[[ Exercise materials, beginning ]]
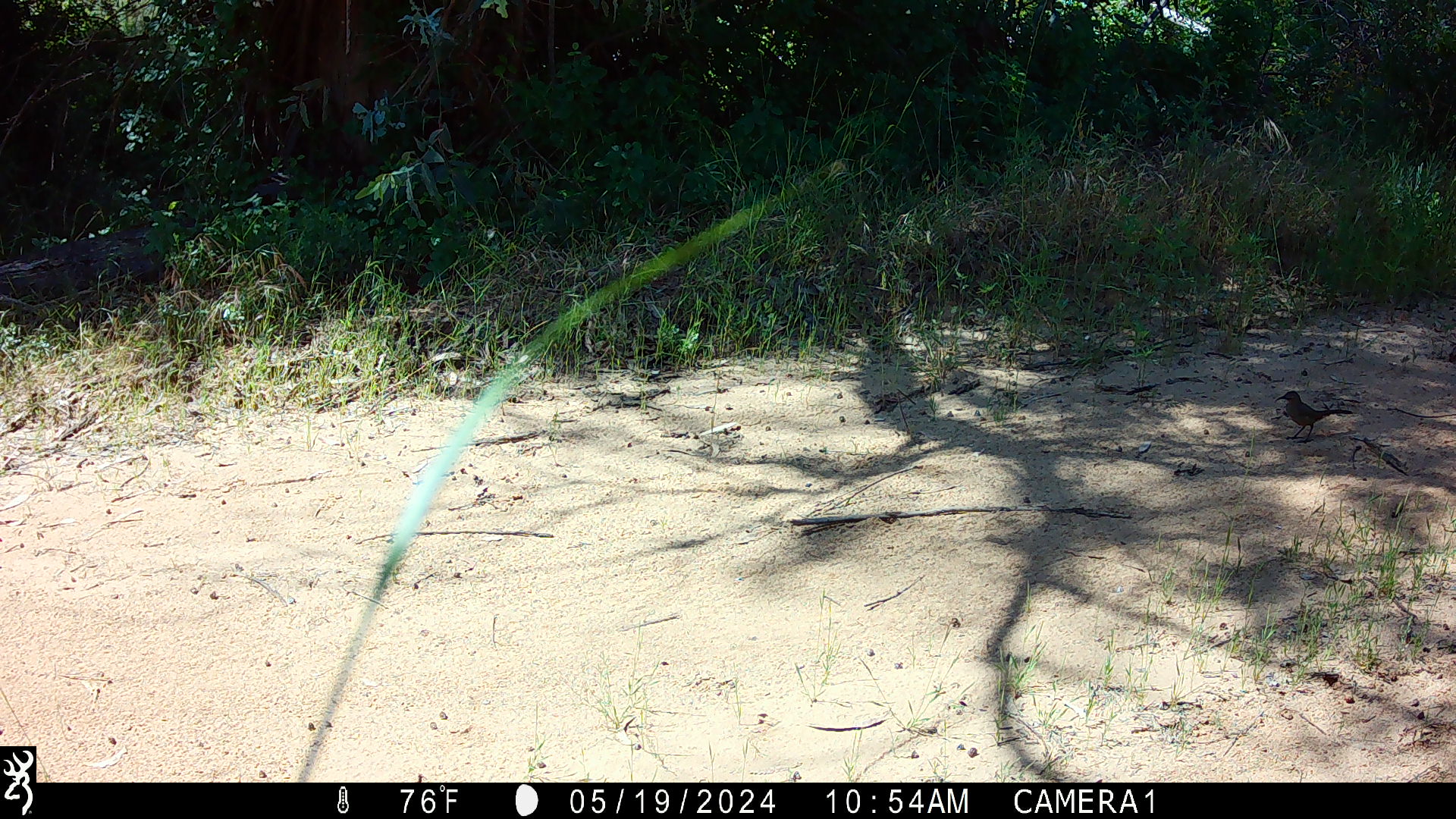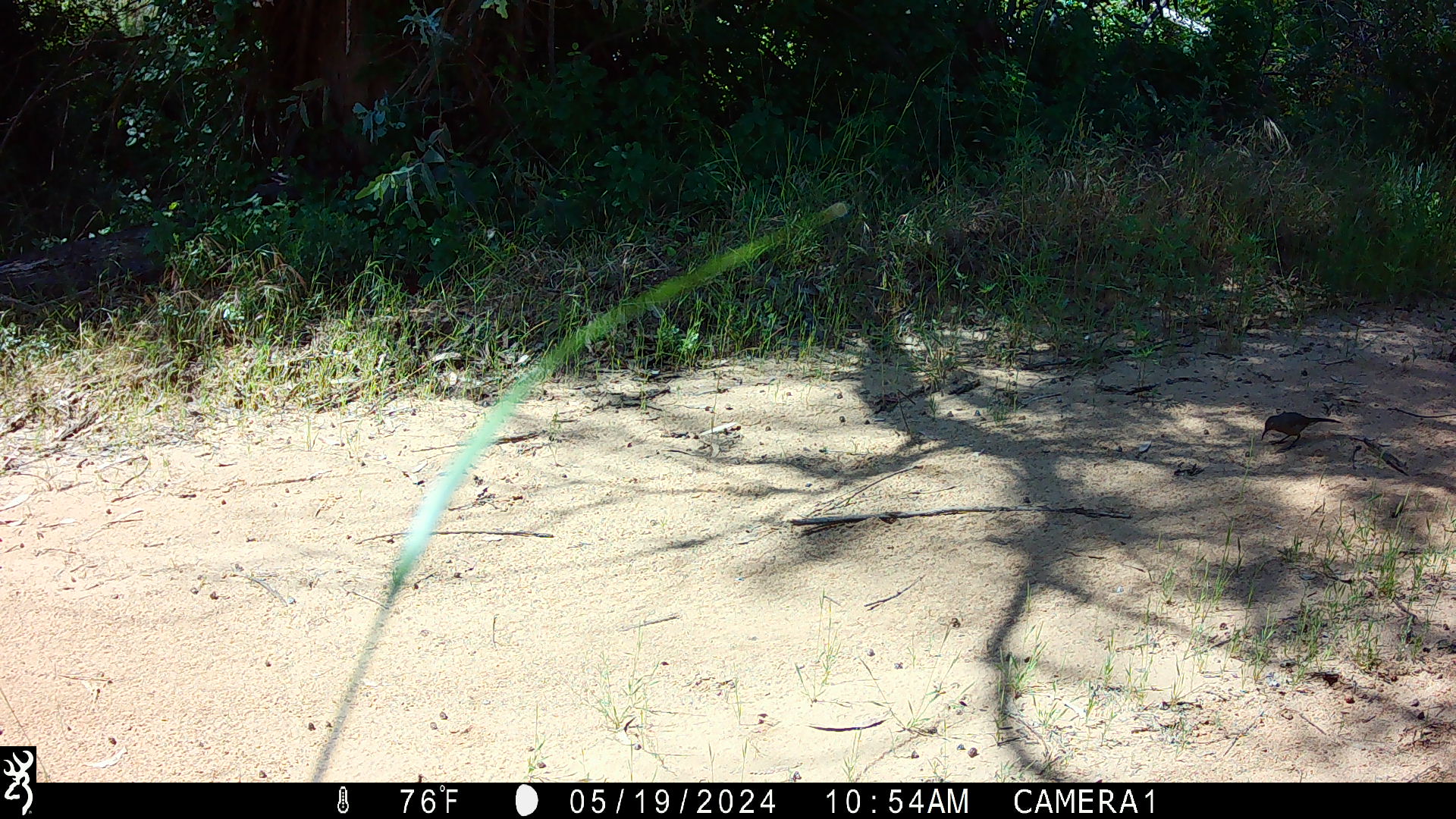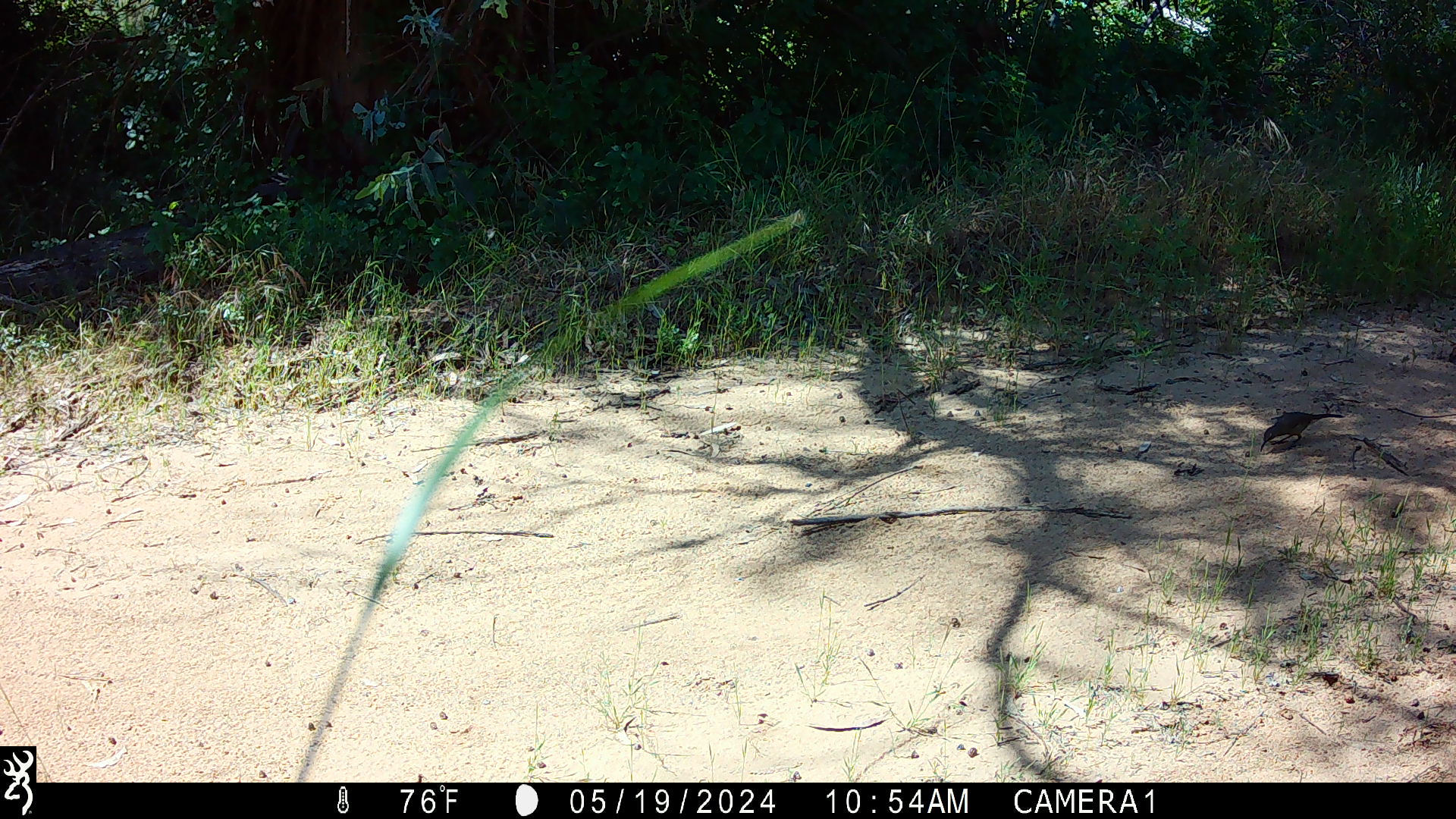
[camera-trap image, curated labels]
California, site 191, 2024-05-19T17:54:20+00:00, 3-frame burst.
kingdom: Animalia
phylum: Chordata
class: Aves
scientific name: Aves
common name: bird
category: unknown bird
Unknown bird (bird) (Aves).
[[ Exercise materials, end ]]
[[ Exercise materials, beginning ]]
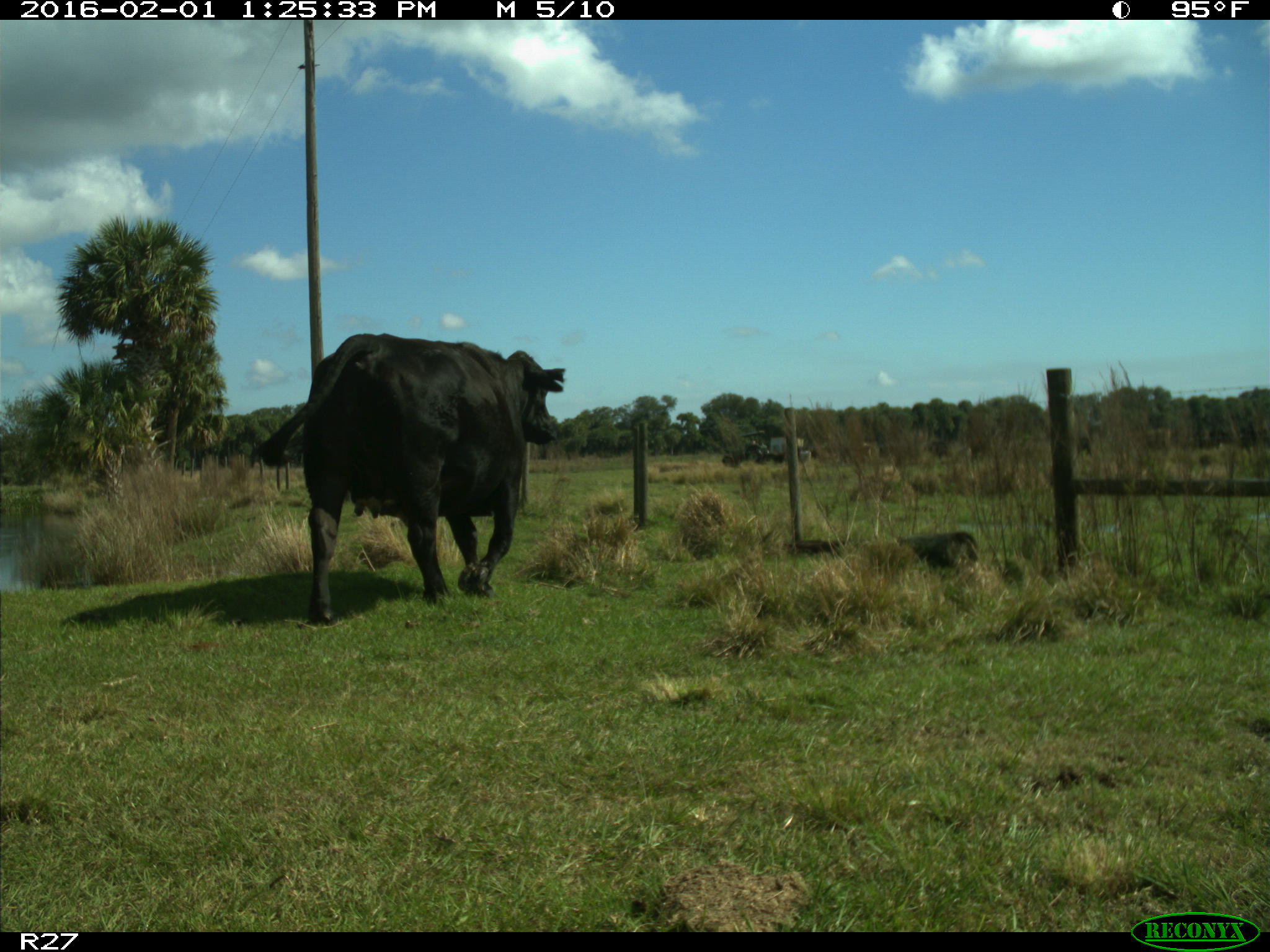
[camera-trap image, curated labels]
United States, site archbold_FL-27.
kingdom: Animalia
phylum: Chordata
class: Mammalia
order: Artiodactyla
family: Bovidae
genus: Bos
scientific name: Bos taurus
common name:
[[ Exercise materials, end ]]
[[ Exercise materials, beginning ]]
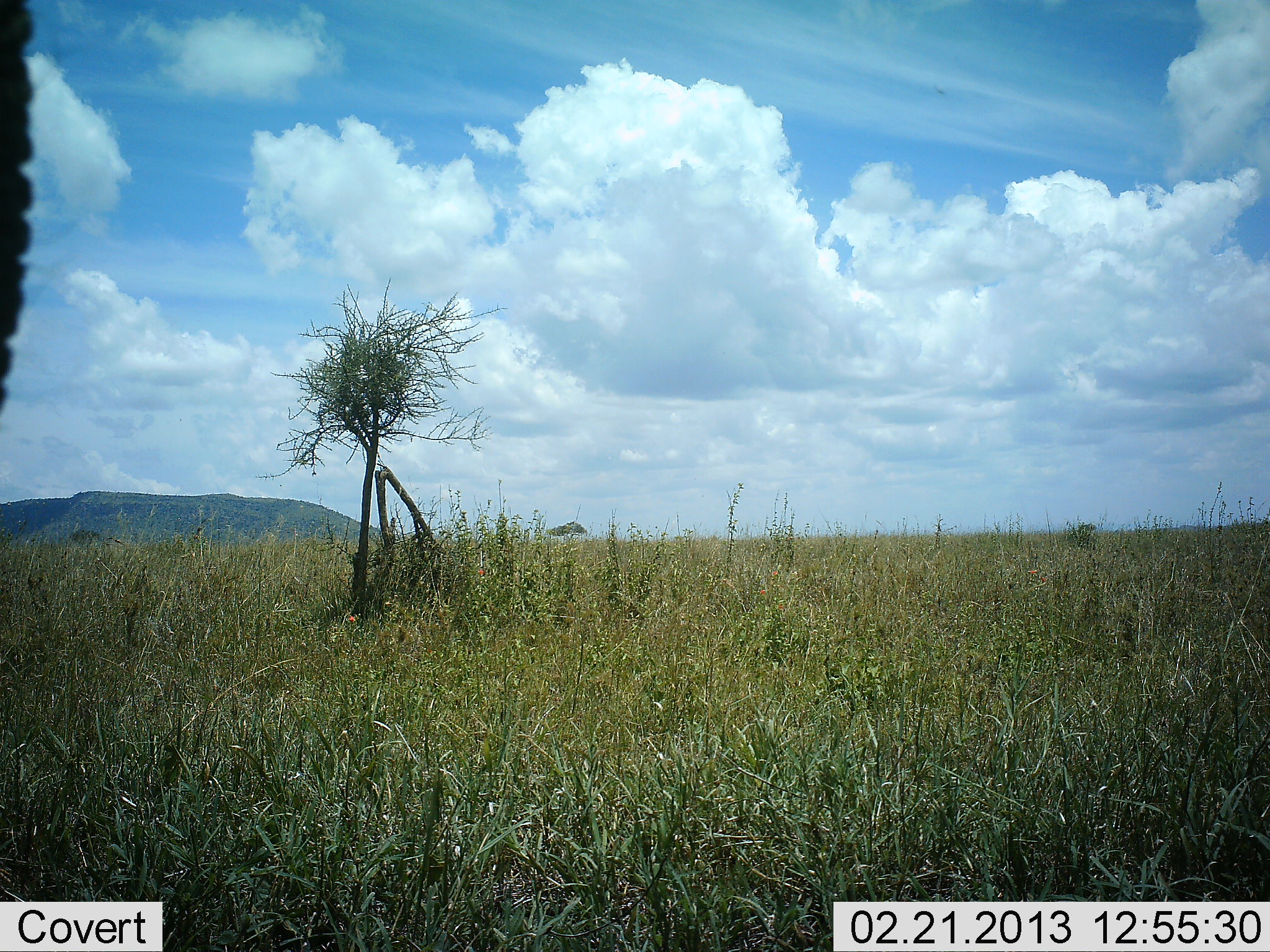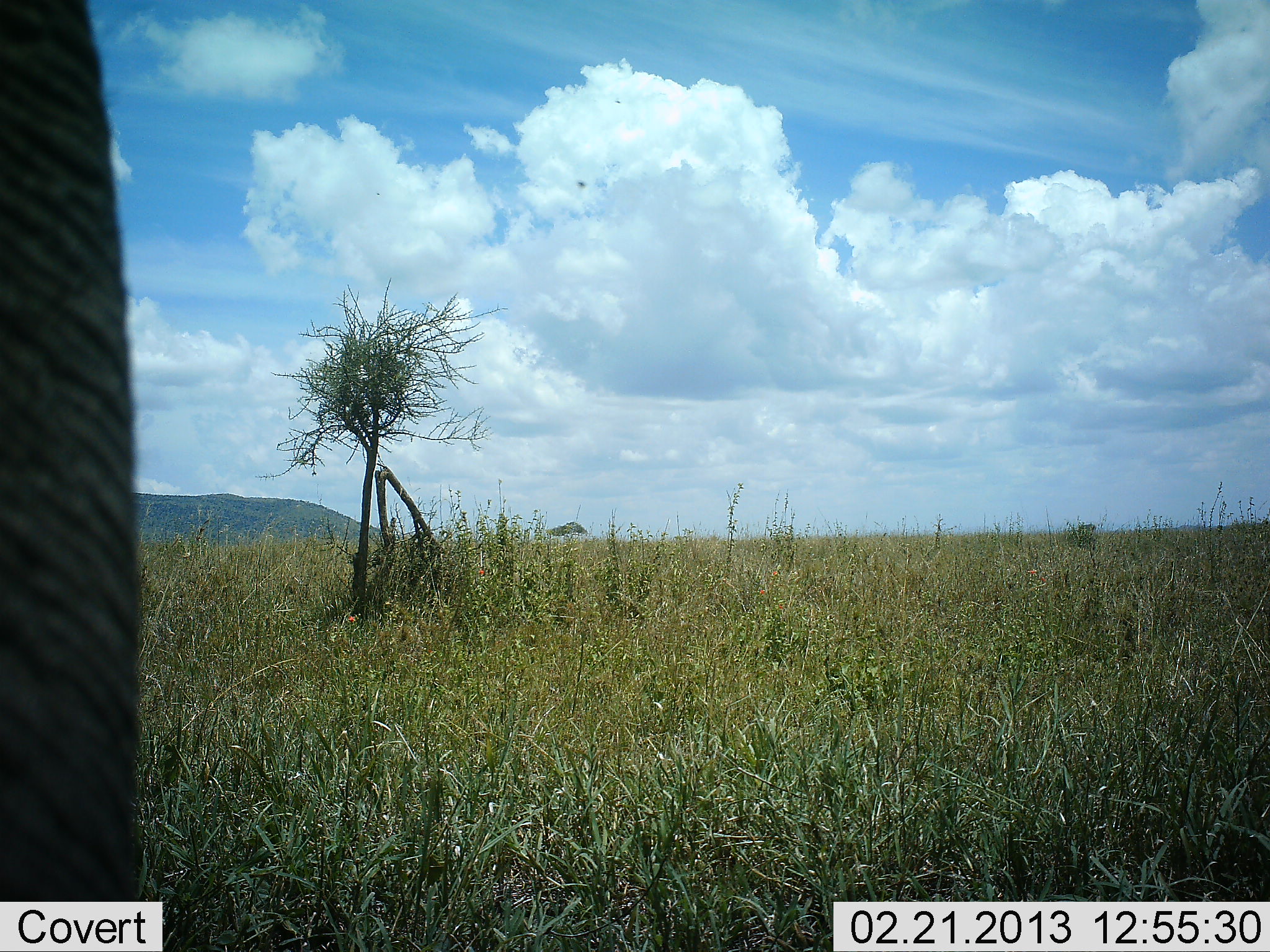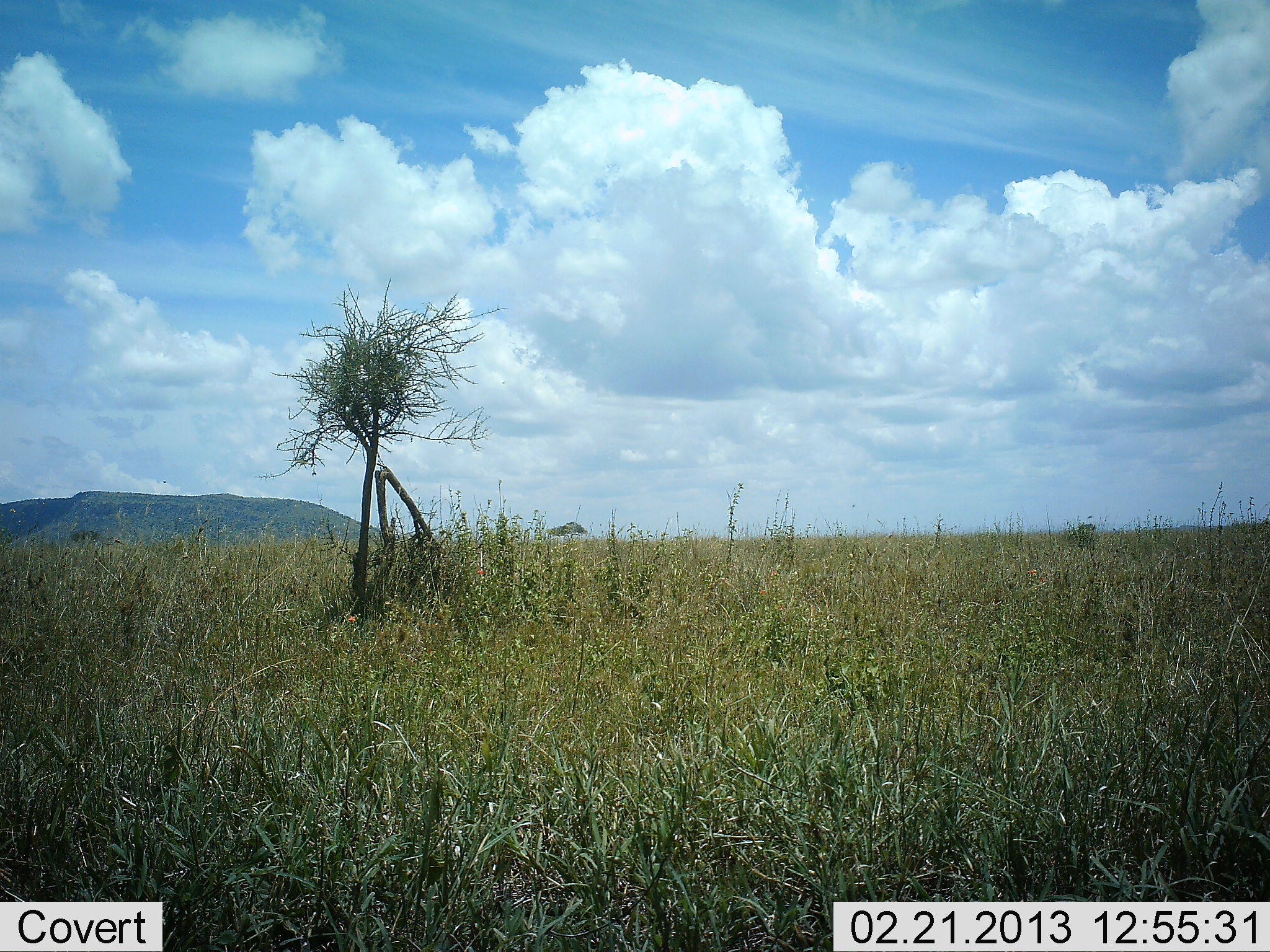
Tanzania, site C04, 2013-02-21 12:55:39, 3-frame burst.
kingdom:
[[ Exercise materials, end ]]
▶ [Work to complete]:
Copy out each line of the data where the string "name" appears.

▶ [Solution to this task]:
scientific name: Aves
common name: bird
scientific name: Bos taurus
common name:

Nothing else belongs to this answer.